**What the task asks**.
Would you reproduce exactly the lines below from the one holding "class: Aves" through the one holding "California, site h500ee07133550, 3-frame", inclusive, and no others?

[Saved entries]
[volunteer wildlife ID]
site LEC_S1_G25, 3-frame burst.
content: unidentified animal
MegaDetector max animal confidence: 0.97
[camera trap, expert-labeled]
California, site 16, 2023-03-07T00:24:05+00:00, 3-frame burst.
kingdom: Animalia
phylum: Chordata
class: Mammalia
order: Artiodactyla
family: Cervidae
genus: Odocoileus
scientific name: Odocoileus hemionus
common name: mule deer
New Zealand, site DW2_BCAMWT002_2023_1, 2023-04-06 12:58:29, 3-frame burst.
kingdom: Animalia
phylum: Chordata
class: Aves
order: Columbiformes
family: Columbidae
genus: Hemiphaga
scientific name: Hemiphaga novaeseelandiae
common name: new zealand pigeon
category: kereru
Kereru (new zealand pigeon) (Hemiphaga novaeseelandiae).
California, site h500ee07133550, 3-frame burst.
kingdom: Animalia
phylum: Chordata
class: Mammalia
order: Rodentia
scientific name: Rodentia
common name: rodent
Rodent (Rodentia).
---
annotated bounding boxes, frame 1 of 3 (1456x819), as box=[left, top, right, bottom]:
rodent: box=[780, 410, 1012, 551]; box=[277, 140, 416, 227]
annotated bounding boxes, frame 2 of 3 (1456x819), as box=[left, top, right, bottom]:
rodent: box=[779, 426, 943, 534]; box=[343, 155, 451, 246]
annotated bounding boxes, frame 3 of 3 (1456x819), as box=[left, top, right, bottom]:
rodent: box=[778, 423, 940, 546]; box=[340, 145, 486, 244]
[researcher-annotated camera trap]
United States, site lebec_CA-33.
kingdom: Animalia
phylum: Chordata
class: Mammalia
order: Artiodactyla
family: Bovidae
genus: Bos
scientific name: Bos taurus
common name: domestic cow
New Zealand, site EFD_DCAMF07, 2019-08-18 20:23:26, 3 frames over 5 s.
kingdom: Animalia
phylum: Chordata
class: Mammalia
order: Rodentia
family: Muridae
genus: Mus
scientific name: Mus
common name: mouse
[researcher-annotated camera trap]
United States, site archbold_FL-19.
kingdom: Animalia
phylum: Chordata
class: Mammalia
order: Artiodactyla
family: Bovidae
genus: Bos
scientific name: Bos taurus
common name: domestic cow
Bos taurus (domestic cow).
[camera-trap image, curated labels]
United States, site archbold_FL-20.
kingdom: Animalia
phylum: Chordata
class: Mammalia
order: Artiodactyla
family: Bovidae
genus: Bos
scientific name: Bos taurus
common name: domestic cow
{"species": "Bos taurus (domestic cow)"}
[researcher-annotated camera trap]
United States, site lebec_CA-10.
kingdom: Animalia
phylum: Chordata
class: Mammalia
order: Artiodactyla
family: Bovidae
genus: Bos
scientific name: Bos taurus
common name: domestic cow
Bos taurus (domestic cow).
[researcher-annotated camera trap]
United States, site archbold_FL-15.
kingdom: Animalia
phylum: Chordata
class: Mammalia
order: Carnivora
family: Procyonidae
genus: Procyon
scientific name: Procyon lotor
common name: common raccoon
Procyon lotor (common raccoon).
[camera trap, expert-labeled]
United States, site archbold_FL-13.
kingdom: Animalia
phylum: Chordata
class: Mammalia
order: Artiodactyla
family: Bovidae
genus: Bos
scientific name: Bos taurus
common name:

**Answer to this problem**.
class: Aves
order: Columbiformes
family: Columbidae
genus: Hemiphaga
scientific name: Hemiphaga novaeseelandiae
common name: new zealand pigeon
category: kereru
Kereru (new zealand pigeon) (Hemiphaga novaeseelandiae).
California, site h500ee07133550, 3-frame burst.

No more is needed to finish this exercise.